The Supreme Court threw out two longshot anti-corruption lawsuits against former President Donald Trump this morning on the grounds they were moot because he has left office and become a private citizen.
The high court unburdened itself Jan. 25 of Trump v. Citizens for Responsibility and Ethics in Washington (CREW), court file number 20-330, and Trump v. District of Columbia, court file number 20-331.
No justices dissented from the rulings, which are victories for Trump. The novel lawsuits came about because Trump, a billionaire real estate developer, refused under intense pressure from his opponents to give up his business empire while in the White House. Trump did step aside from managing his businesses while president but that did not satisfy his critics.
The lawsuits claimed that while in office Trump violated the Foreign Emoluments Clause of the U.S. Constitution, which prevents any “Person holding any Office of Profit or Trust under them” from accepting “any present, Emolument, Office, or Title … from any King, Prince, or foreign State.” The hardly-ever litigated clause forbids government officials from receiving gifts from foreign states and monarchies without the consent of Congress, in the hope of shielding the “small-R” republican character of the United States from corrupting foreign influences.
Two federal appeals courts allowed the lawsuits to move forward but in September the U.S. Department of Justice asked the Supreme Court to dismiss the cases. Today the Supreme Court sent both cases back to those appeals courts “with instructions to dismiss [each] case as moot.”
In Trump v. CREW, which had been before the U.S. Court of Appeals for the 2nd Circuit, lawyer Deepak Gupta argued his clients, high-end businesses in competition with Trump’s businesses, experienced a “distinct disadvantage in competing for foreign and domestic government clientele: While they can offer the finest hospitality, they cannot offer the ability to curry favor with the President.”
In Trump v. District of Columbia, the District and Maryland argued the mere fact that foreign officials stayed at Trump’s hotel in the nation’s capital and paid money to do so implied corruption was somehow afoot.

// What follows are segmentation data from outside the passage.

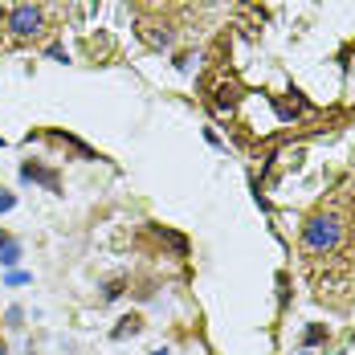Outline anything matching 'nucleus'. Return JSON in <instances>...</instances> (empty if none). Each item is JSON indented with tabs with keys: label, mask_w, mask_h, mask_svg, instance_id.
Masks as SVG:
<instances>
[{
	"label": "nucleus",
	"mask_w": 355,
	"mask_h": 355,
	"mask_svg": "<svg viewBox=\"0 0 355 355\" xmlns=\"http://www.w3.org/2000/svg\"><path fill=\"white\" fill-rule=\"evenodd\" d=\"M151 355H168V352H151Z\"/></svg>",
	"instance_id": "10"
},
{
	"label": "nucleus",
	"mask_w": 355,
	"mask_h": 355,
	"mask_svg": "<svg viewBox=\"0 0 355 355\" xmlns=\"http://www.w3.org/2000/svg\"><path fill=\"white\" fill-rule=\"evenodd\" d=\"M123 294V282H107V290H103V302H114Z\"/></svg>",
	"instance_id": "6"
},
{
	"label": "nucleus",
	"mask_w": 355,
	"mask_h": 355,
	"mask_svg": "<svg viewBox=\"0 0 355 355\" xmlns=\"http://www.w3.org/2000/svg\"><path fill=\"white\" fill-rule=\"evenodd\" d=\"M21 261V241H12L8 233H0V266H17Z\"/></svg>",
	"instance_id": "4"
},
{
	"label": "nucleus",
	"mask_w": 355,
	"mask_h": 355,
	"mask_svg": "<svg viewBox=\"0 0 355 355\" xmlns=\"http://www.w3.org/2000/svg\"><path fill=\"white\" fill-rule=\"evenodd\" d=\"M302 355H311V352H302Z\"/></svg>",
	"instance_id": "11"
},
{
	"label": "nucleus",
	"mask_w": 355,
	"mask_h": 355,
	"mask_svg": "<svg viewBox=\"0 0 355 355\" xmlns=\"http://www.w3.org/2000/svg\"><path fill=\"white\" fill-rule=\"evenodd\" d=\"M135 331H139V319L131 315V319H123L114 331H110V339H127V335H135Z\"/></svg>",
	"instance_id": "5"
},
{
	"label": "nucleus",
	"mask_w": 355,
	"mask_h": 355,
	"mask_svg": "<svg viewBox=\"0 0 355 355\" xmlns=\"http://www.w3.org/2000/svg\"><path fill=\"white\" fill-rule=\"evenodd\" d=\"M4 282H8V286H25V282H29V274H21V270H12V274H8Z\"/></svg>",
	"instance_id": "8"
},
{
	"label": "nucleus",
	"mask_w": 355,
	"mask_h": 355,
	"mask_svg": "<svg viewBox=\"0 0 355 355\" xmlns=\"http://www.w3.org/2000/svg\"><path fill=\"white\" fill-rule=\"evenodd\" d=\"M339 237H343V229H339L335 216H311V220L302 225V245L311 249V253H327V249H335L339 245Z\"/></svg>",
	"instance_id": "1"
},
{
	"label": "nucleus",
	"mask_w": 355,
	"mask_h": 355,
	"mask_svg": "<svg viewBox=\"0 0 355 355\" xmlns=\"http://www.w3.org/2000/svg\"><path fill=\"white\" fill-rule=\"evenodd\" d=\"M21 180H37V184H45L49 192H58V176L45 172V168H37V164H25V168H21Z\"/></svg>",
	"instance_id": "3"
},
{
	"label": "nucleus",
	"mask_w": 355,
	"mask_h": 355,
	"mask_svg": "<svg viewBox=\"0 0 355 355\" xmlns=\"http://www.w3.org/2000/svg\"><path fill=\"white\" fill-rule=\"evenodd\" d=\"M12 205H17V196H12V192H0V213H8Z\"/></svg>",
	"instance_id": "9"
},
{
	"label": "nucleus",
	"mask_w": 355,
	"mask_h": 355,
	"mask_svg": "<svg viewBox=\"0 0 355 355\" xmlns=\"http://www.w3.org/2000/svg\"><path fill=\"white\" fill-rule=\"evenodd\" d=\"M41 29V8L33 4H17L12 12H8V33L12 37H33Z\"/></svg>",
	"instance_id": "2"
},
{
	"label": "nucleus",
	"mask_w": 355,
	"mask_h": 355,
	"mask_svg": "<svg viewBox=\"0 0 355 355\" xmlns=\"http://www.w3.org/2000/svg\"><path fill=\"white\" fill-rule=\"evenodd\" d=\"M322 335H327L322 327H306V347H315V343H322Z\"/></svg>",
	"instance_id": "7"
}]
</instances>
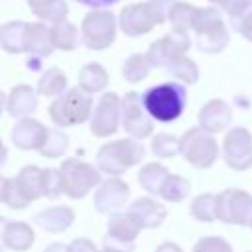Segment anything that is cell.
I'll return each instance as SVG.
<instances>
[{"label": "cell", "mask_w": 252, "mask_h": 252, "mask_svg": "<svg viewBox=\"0 0 252 252\" xmlns=\"http://www.w3.org/2000/svg\"><path fill=\"white\" fill-rule=\"evenodd\" d=\"M144 108L148 114L158 122H173L177 120L187 104V89L179 81H167L159 83L156 87H150L142 94Z\"/></svg>", "instance_id": "obj_1"}, {"label": "cell", "mask_w": 252, "mask_h": 252, "mask_svg": "<svg viewBox=\"0 0 252 252\" xmlns=\"http://www.w3.org/2000/svg\"><path fill=\"white\" fill-rule=\"evenodd\" d=\"M191 30L195 33V45L203 53H220L230 41V32L222 20L220 10L215 6L197 8Z\"/></svg>", "instance_id": "obj_2"}, {"label": "cell", "mask_w": 252, "mask_h": 252, "mask_svg": "<svg viewBox=\"0 0 252 252\" xmlns=\"http://www.w3.org/2000/svg\"><path fill=\"white\" fill-rule=\"evenodd\" d=\"M146 156L144 146L136 138H124L114 140L98 148L96 152V167L100 173H106L108 177H118L126 169L138 165Z\"/></svg>", "instance_id": "obj_3"}, {"label": "cell", "mask_w": 252, "mask_h": 252, "mask_svg": "<svg viewBox=\"0 0 252 252\" xmlns=\"http://www.w3.org/2000/svg\"><path fill=\"white\" fill-rule=\"evenodd\" d=\"M49 118L53 120L55 126L61 128H71L85 124L93 116V96L85 93L79 85L65 91L61 96H57L49 104Z\"/></svg>", "instance_id": "obj_4"}, {"label": "cell", "mask_w": 252, "mask_h": 252, "mask_svg": "<svg viewBox=\"0 0 252 252\" xmlns=\"http://www.w3.org/2000/svg\"><path fill=\"white\" fill-rule=\"evenodd\" d=\"M59 173H61V189L69 199H83L102 183L100 169L77 158H67L61 163Z\"/></svg>", "instance_id": "obj_5"}, {"label": "cell", "mask_w": 252, "mask_h": 252, "mask_svg": "<svg viewBox=\"0 0 252 252\" xmlns=\"http://www.w3.org/2000/svg\"><path fill=\"white\" fill-rule=\"evenodd\" d=\"M219 152H220V146L215 140V136L205 132L199 126L189 128L179 138V154L185 158L189 165L197 169H209L217 161Z\"/></svg>", "instance_id": "obj_6"}, {"label": "cell", "mask_w": 252, "mask_h": 252, "mask_svg": "<svg viewBox=\"0 0 252 252\" xmlns=\"http://www.w3.org/2000/svg\"><path fill=\"white\" fill-rule=\"evenodd\" d=\"M118 22L110 10H91L81 22V39L93 51L110 47L116 39Z\"/></svg>", "instance_id": "obj_7"}, {"label": "cell", "mask_w": 252, "mask_h": 252, "mask_svg": "<svg viewBox=\"0 0 252 252\" xmlns=\"http://www.w3.org/2000/svg\"><path fill=\"white\" fill-rule=\"evenodd\" d=\"M217 219L224 224L250 226L252 222V195L228 187L217 193Z\"/></svg>", "instance_id": "obj_8"}, {"label": "cell", "mask_w": 252, "mask_h": 252, "mask_svg": "<svg viewBox=\"0 0 252 252\" xmlns=\"http://www.w3.org/2000/svg\"><path fill=\"white\" fill-rule=\"evenodd\" d=\"M220 154L224 163L234 171H246L252 167V134L244 126L228 128L222 138Z\"/></svg>", "instance_id": "obj_9"}, {"label": "cell", "mask_w": 252, "mask_h": 252, "mask_svg": "<svg viewBox=\"0 0 252 252\" xmlns=\"http://www.w3.org/2000/svg\"><path fill=\"white\" fill-rule=\"evenodd\" d=\"M189 47H191L189 33L179 32V30H171L163 37L152 41L146 55H148V61L152 63V67H165L167 69L175 59L183 57Z\"/></svg>", "instance_id": "obj_10"}, {"label": "cell", "mask_w": 252, "mask_h": 252, "mask_svg": "<svg viewBox=\"0 0 252 252\" xmlns=\"http://www.w3.org/2000/svg\"><path fill=\"white\" fill-rule=\"evenodd\" d=\"M122 124V98L116 93H104L91 116V134L96 138L112 136Z\"/></svg>", "instance_id": "obj_11"}, {"label": "cell", "mask_w": 252, "mask_h": 252, "mask_svg": "<svg viewBox=\"0 0 252 252\" xmlns=\"http://www.w3.org/2000/svg\"><path fill=\"white\" fill-rule=\"evenodd\" d=\"M122 128L136 140H144L154 132V118L144 108L142 94L136 91L122 96Z\"/></svg>", "instance_id": "obj_12"}, {"label": "cell", "mask_w": 252, "mask_h": 252, "mask_svg": "<svg viewBox=\"0 0 252 252\" xmlns=\"http://www.w3.org/2000/svg\"><path fill=\"white\" fill-rule=\"evenodd\" d=\"M130 197V187L120 177H108L104 179L93 197V205L100 215H114L120 211Z\"/></svg>", "instance_id": "obj_13"}, {"label": "cell", "mask_w": 252, "mask_h": 252, "mask_svg": "<svg viewBox=\"0 0 252 252\" xmlns=\"http://www.w3.org/2000/svg\"><path fill=\"white\" fill-rule=\"evenodd\" d=\"M156 26L146 2H136V4H128L126 8H122L120 16H118V28L122 30V33L130 35V37H140L146 35L148 32H152Z\"/></svg>", "instance_id": "obj_14"}, {"label": "cell", "mask_w": 252, "mask_h": 252, "mask_svg": "<svg viewBox=\"0 0 252 252\" xmlns=\"http://www.w3.org/2000/svg\"><path fill=\"white\" fill-rule=\"evenodd\" d=\"M197 122L199 128H203L209 134H219L224 132L230 122H232V108L228 106V102H224L222 98H211L209 102H205L197 114Z\"/></svg>", "instance_id": "obj_15"}, {"label": "cell", "mask_w": 252, "mask_h": 252, "mask_svg": "<svg viewBox=\"0 0 252 252\" xmlns=\"http://www.w3.org/2000/svg\"><path fill=\"white\" fill-rule=\"evenodd\" d=\"M24 51L30 57H49L55 51L53 45V35H51V26L45 22H33L28 24L26 35H24Z\"/></svg>", "instance_id": "obj_16"}, {"label": "cell", "mask_w": 252, "mask_h": 252, "mask_svg": "<svg viewBox=\"0 0 252 252\" xmlns=\"http://www.w3.org/2000/svg\"><path fill=\"white\" fill-rule=\"evenodd\" d=\"M49 128H45L35 118H20V122L12 128V142L20 150H41Z\"/></svg>", "instance_id": "obj_17"}, {"label": "cell", "mask_w": 252, "mask_h": 252, "mask_svg": "<svg viewBox=\"0 0 252 252\" xmlns=\"http://www.w3.org/2000/svg\"><path fill=\"white\" fill-rule=\"evenodd\" d=\"M128 213L142 224V228H158L167 217L165 205H161L152 197H138L130 205Z\"/></svg>", "instance_id": "obj_18"}, {"label": "cell", "mask_w": 252, "mask_h": 252, "mask_svg": "<svg viewBox=\"0 0 252 252\" xmlns=\"http://www.w3.org/2000/svg\"><path fill=\"white\" fill-rule=\"evenodd\" d=\"M37 108V93L30 85H16L6 102V110L12 118H28Z\"/></svg>", "instance_id": "obj_19"}, {"label": "cell", "mask_w": 252, "mask_h": 252, "mask_svg": "<svg viewBox=\"0 0 252 252\" xmlns=\"http://www.w3.org/2000/svg\"><path fill=\"white\" fill-rule=\"evenodd\" d=\"M33 220H35V224L41 226L43 230H47V232H55V234H57V232L67 230V228L73 224V220H75V213H73V209L59 205V207H49V209L37 213Z\"/></svg>", "instance_id": "obj_20"}, {"label": "cell", "mask_w": 252, "mask_h": 252, "mask_svg": "<svg viewBox=\"0 0 252 252\" xmlns=\"http://www.w3.org/2000/svg\"><path fill=\"white\" fill-rule=\"evenodd\" d=\"M142 224L126 211V213H114L108 219V226H106V234L124 242H134L136 236L140 234Z\"/></svg>", "instance_id": "obj_21"}, {"label": "cell", "mask_w": 252, "mask_h": 252, "mask_svg": "<svg viewBox=\"0 0 252 252\" xmlns=\"http://www.w3.org/2000/svg\"><path fill=\"white\" fill-rule=\"evenodd\" d=\"M4 240H6V248H10L14 252H26L28 248H32V244L35 240V232L28 222L8 220Z\"/></svg>", "instance_id": "obj_22"}, {"label": "cell", "mask_w": 252, "mask_h": 252, "mask_svg": "<svg viewBox=\"0 0 252 252\" xmlns=\"http://www.w3.org/2000/svg\"><path fill=\"white\" fill-rule=\"evenodd\" d=\"M30 10L45 24H57V22H63L67 20V14H69V8H67V2L65 0H26Z\"/></svg>", "instance_id": "obj_23"}, {"label": "cell", "mask_w": 252, "mask_h": 252, "mask_svg": "<svg viewBox=\"0 0 252 252\" xmlns=\"http://www.w3.org/2000/svg\"><path fill=\"white\" fill-rule=\"evenodd\" d=\"M108 85V73L100 63H87L81 67L79 71V87L89 93V94H96L100 91H104Z\"/></svg>", "instance_id": "obj_24"}, {"label": "cell", "mask_w": 252, "mask_h": 252, "mask_svg": "<svg viewBox=\"0 0 252 252\" xmlns=\"http://www.w3.org/2000/svg\"><path fill=\"white\" fill-rule=\"evenodd\" d=\"M41 167L37 165H26L20 169V173L16 175L18 187L22 191V195L26 197L28 203L43 197V189H41Z\"/></svg>", "instance_id": "obj_25"}, {"label": "cell", "mask_w": 252, "mask_h": 252, "mask_svg": "<svg viewBox=\"0 0 252 252\" xmlns=\"http://www.w3.org/2000/svg\"><path fill=\"white\" fill-rule=\"evenodd\" d=\"M28 22L16 20V22H6L0 26V47L6 53H22L24 51V35H26Z\"/></svg>", "instance_id": "obj_26"}, {"label": "cell", "mask_w": 252, "mask_h": 252, "mask_svg": "<svg viewBox=\"0 0 252 252\" xmlns=\"http://www.w3.org/2000/svg\"><path fill=\"white\" fill-rule=\"evenodd\" d=\"M167 175H169L167 167H163V165L158 163V161H150V163H146V165L140 169V173H138V183H140L142 189H146L150 195H159V191H161V187H163Z\"/></svg>", "instance_id": "obj_27"}, {"label": "cell", "mask_w": 252, "mask_h": 252, "mask_svg": "<svg viewBox=\"0 0 252 252\" xmlns=\"http://www.w3.org/2000/svg\"><path fill=\"white\" fill-rule=\"evenodd\" d=\"M51 35H53L55 49H61V51H73L79 45V41H83L77 26L71 24L69 20L53 24L51 26Z\"/></svg>", "instance_id": "obj_28"}, {"label": "cell", "mask_w": 252, "mask_h": 252, "mask_svg": "<svg viewBox=\"0 0 252 252\" xmlns=\"http://www.w3.org/2000/svg\"><path fill=\"white\" fill-rule=\"evenodd\" d=\"M65 91H67V77L57 67L47 69L41 75V79L37 81V94H43V96H61Z\"/></svg>", "instance_id": "obj_29"}, {"label": "cell", "mask_w": 252, "mask_h": 252, "mask_svg": "<svg viewBox=\"0 0 252 252\" xmlns=\"http://www.w3.org/2000/svg\"><path fill=\"white\" fill-rule=\"evenodd\" d=\"M152 63L148 61V55L146 53H132L124 65H122V77L128 81V83H140L144 81L150 71H152Z\"/></svg>", "instance_id": "obj_30"}, {"label": "cell", "mask_w": 252, "mask_h": 252, "mask_svg": "<svg viewBox=\"0 0 252 252\" xmlns=\"http://www.w3.org/2000/svg\"><path fill=\"white\" fill-rule=\"evenodd\" d=\"M193 219H197L199 222H213L219 220L217 219V195L215 193H201L191 201L189 207Z\"/></svg>", "instance_id": "obj_31"}, {"label": "cell", "mask_w": 252, "mask_h": 252, "mask_svg": "<svg viewBox=\"0 0 252 252\" xmlns=\"http://www.w3.org/2000/svg\"><path fill=\"white\" fill-rule=\"evenodd\" d=\"M189 191H191L189 179L169 173L165 183H163V187H161V191H159V197L163 201H167V203H181L183 199H187Z\"/></svg>", "instance_id": "obj_32"}, {"label": "cell", "mask_w": 252, "mask_h": 252, "mask_svg": "<svg viewBox=\"0 0 252 252\" xmlns=\"http://www.w3.org/2000/svg\"><path fill=\"white\" fill-rule=\"evenodd\" d=\"M167 73L175 81H179L183 85H195L199 81V67H197V63L191 57H185V55L179 57V59H175L167 67Z\"/></svg>", "instance_id": "obj_33"}, {"label": "cell", "mask_w": 252, "mask_h": 252, "mask_svg": "<svg viewBox=\"0 0 252 252\" xmlns=\"http://www.w3.org/2000/svg\"><path fill=\"white\" fill-rule=\"evenodd\" d=\"M67 148H69V138H67V134H65L63 130H59V128H49L47 138H45V142H43L39 154H41L43 158L55 159V158H61V156L67 152Z\"/></svg>", "instance_id": "obj_34"}, {"label": "cell", "mask_w": 252, "mask_h": 252, "mask_svg": "<svg viewBox=\"0 0 252 252\" xmlns=\"http://www.w3.org/2000/svg\"><path fill=\"white\" fill-rule=\"evenodd\" d=\"M197 6L189 4V2H175L169 14V24L173 30L179 32H189L193 26V16H195Z\"/></svg>", "instance_id": "obj_35"}, {"label": "cell", "mask_w": 252, "mask_h": 252, "mask_svg": "<svg viewBox=\"0 0 252 252\" xmlns=\"http://www.w3.org/2000/svg\"><path fill=\"white\" fill-rule=\"evenodd\" d=\"M152 154L156 158H163V159L177 156L179 154V138H175L173 134H165V132L156 134L152 138Z\"/></svg>", "instance_id": "obj_36"}, {"label": "cell", "mask_w": 252, "mask_h": 252, "mask_svg": "<svg viewBox=\"0 0 252 252\" xmlns=\"http://www.w3.org/2000/svg\"><path fill=\"white\" fill-rule=\"evenodd\" d=\"M215 8H219V10H222L228 18H230V22H232V26L252 8V0H209Z\"/></svg>", "instance_id": "obj_37"}, {"label": "cell", "mask_w": 252, "mask_h": 252, "mask_svg": "<svg viewBox=\"0 0 252 252\" xmlns=\"http://www.w3.org/2000/svg\"><path fill=\"white\" fill-rule=\"evenodd\" d=\"M41 189H43V197H47V199H57L63 193L59 169L43 167V171H41Z\"/></svg>", "instance_id": "obj_38"}, {"label": "cell", "mask_w": 252, "mask_h": 252, "mask_svg": "<svg viewBox=\"0 0 252 252\" xmlns=\"http://www.w3.org/2000/svg\"><path fill=\"white\" fill-rule=\"evenodd\" d=\"M191 252H232V246L222 236H203L193 244Z\"/></svg>", "instance_id": "obj_39"}, {"label": "cell", "mask_w": 252, "mask_h": 252, "mask_svg": "<svg viewBox=\"0 0 252 252\" xmlns=\"http://www.w3.org/2000/svg\"><path fill=\"white\" fill-rule=\"evenodd\" d=\"M175 2L177 0H146V6L150 10L156 26L169 22V14H171V8Z\"/></svg>", "instance_id": "obj_40"}, {"label": "cell", "mask_w": 252, "mask_h": 252, "mask_svg": "<svg viewBox=\"0 0 252 252\" xmlns=\"http://www.w3.org/2000/svg\"><path fill=\"white\" fill-rule=\"evenodd\" d=\"M4 205H8L10 209H26L30 203L26 201V197L22 195L16 177H8V187H6V199Z\"/></svg>", "instance_id": "obj_41"}, {"label": "cell", "mask_w": 252, "mask_h": 252, "mask_svg": "<svg viewBox=\"0 0 252 252\" xmlns=\"http://www.w3.org/2000/svg\"><path fill=\"white\" fill-rule=\"evenodd\" d=\"M102 250L104 252H134V242H124L112 236H104L102 238Z\"/></svg>", "instance_id": "obj_42"}, {"label": "cell", "mask_w": 252, "mask_h": 252, "mask_svg": "<svg viewBox=\"0 0 252 252\" xmlns=\"http://www.w3.org/2000/svg\"><path fill=\"white\" fill-rule=\"evenodd\" d=\"M234 28L238 30V33H240L244 39L252 41V8L234 24Z\"/></svg>", "instance_id": "obj_43"}, {"label": "cell", "mask_w": 252, "mask_h": 252, "mask_svg": "<svg viewBox=\"0 0 252 252\" xmlns=\"http://www.w3.org/2000/svg\"><path fill=\"white\" fill-rule=\"evenodd\" d=\"M69 252H98L94 242H91L89 238H75L69 244Z\"/></svg>", "instance_id": "obj_44"}, {"label": "cell", "mask_w": 252, "mask_h": 252, "mask_svg": "<svg viewBox=\"0 0 252 252\" xmlns=\"http://www.w3.org/2000/svg\"><path fill=\"white\" fill-rule=\"evenodd\" d=\"M75 2H79V4H83L87 8H93V10H106L112 4H116L118 0H75Z\"/></svg>", "instance_id": "obj_45"}, {"label": "cell", "mask_w": 252, "mask_h": 252, "mask_svg": "<svg viewBox=\"0 0 252 252\" xmlns=\"http://www.w3.org/2000/svg\"><path fill=\"white\" fill-rule=\"evenodd\" d=\"M156 252H183V250H181V246L175 244V242H161V244L156 248Z\"/></svg>", "instance_id": "obj_46"}, {"label": "cell", "mask_w": 252, "mask_h": 252, "mask_svg": "<svg viewBox=\"0 0 252 252\" xmlns=\"http://www.w3.org/2000/svg\"><path fill=\"white\" fill-rule=\"evenodd\" d=\"M6 224H8V219L0 215V252L6 250V240H4V234H6Z\"/></svg>", "instance_id": "obj_47"}, {"label": "cell", "mask_w": 252, "mask_h": 252, "mask_svg": "<svg viewBox=\"0 0 252 252\" xmlns=\"http://www.w3.org/2000/svg\"><path fill=\"white\" fill-rule=\"evenodd\" d=\"M43 252H69V246H65V244H61V242H53V244H49Z\"/></svg>", "instance_id": "obj_48"}, {"label": "cell", "mask_w": 252, "mask_h": 252, "mask_svg": "<svg viewBox=\"0 0 252 252\" xmlns=\"http://www.w3.org/2000/svg\"><path fill=\"white\" fill-rule=\"evenodd\" d=\"M28 69L30 71H39L41 69V57H30L28 59Z\"/></svg>", "instance_id": "obj_49"}, {"label": "cell", "mask_w": 252, "mask_h": 252, "mask_svg": "<svg viewBox=\"0 0 252 252\" xmlns=\"http://www.w3.org/2000/svg\"><path fill=\"white\" fill-rule=\"evenodd\" d=\"M6 187H8V177L0 175V203H4L6 199Z\"/></svg>", "instance_id": "obj_50"}, {"label": "cell", "mask_w": 252, "mask_h": 252, "mask_svg": "<svg viewBox=\"0 0 252 252\" xmlns=\"http://www.w3.org/2000/svg\"><path fill=\"white\" fill-rule=\"evenodd\" d=\"M6 159H8V150H6V146H4V142L0 140V167L6 163Z\"/></svg>", "instance_id": "obj_51"}, {"label": "cell", "mask_w": 252, "mask_h": 252, "mask_svg": "<svg viewBox=\"0 0 252 252\" xmlns=\"http://www.w3.org/2000/svg\"><path fill=\"white\" fill-rule=\"evenodd\" d=\"M6 102H8V96L0 91V114H2V110H4V106H6Z\"/></svg>", "instance_id": "obj_52"}, {"label": "cell", "mask_w": 252, "mask_h": 252, "mask_svg": "<svg viewBox=\"0 0 252 252\" xmlns=\"http://www.w3.org/2000/svg\"><path fill=\"white\" fill-rule=\"evenodd\" d=\"M250 228H252V222H250Z\"/></svg>", "instance_id": "obj_53"}, {"label": "cell", "mask_w": 252, "mask_h": 252, "mask_svg": "<svg viewBox=\"0 0 252 252\" xmlns=\"http://www.w3.org/2000/svg\"><path fill=\"white\" fill-rule=\"evenodd\" d=\"M102 252H104V250H102Z\"/></svg>", "instance_id": "obj_54"}, {"label": "cell", "mask_w": 252, "mask_h": 252, "mask_svg": "<svg viewBox=\"0 0 252 252\" xmlns=\"http://www.w3.org/2000/svg\"><path fill=\"white\" fill-rule=\"evenodd\" d=\"M250 252H252V250H250Z\"/></svg>", "instance_id": "obj_55"}]
</instances>
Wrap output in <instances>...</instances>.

That case was before the U.S. Court of Appeals for the 4th Circuit.
The losing litigants put a positive spin on their legal defeats.
D.C. Attorney General Karl Racine (D) and Maryland Attorney General Brian Frosh (D) said in a joint statement that “we are proud that because of our case, a court ruled on the meaning of ‘emoluments’ for the first time in American history, finding that the Constitution prohibits federal officials from accepting almost anything of value from foreign or domestic governments.”
“Our case proves once again that in our country no one—not even the President of the United States—is above the law,” they said.
CREW executive director Noah Bookbinder said in a statement that “this important litigation made the American people aware for four years of the pervasive corruption that came from a president maintaining a global business and taking benefits and payments from foreign and domestic governments.”
“Only Trump losing the presidency and leaving office ended these corrupt constitutional violations stopped these groundbreaking lawsuits,” he said.
The Trump Organization could not be immediately reached for comment.
This is a developing story. The article will be updated.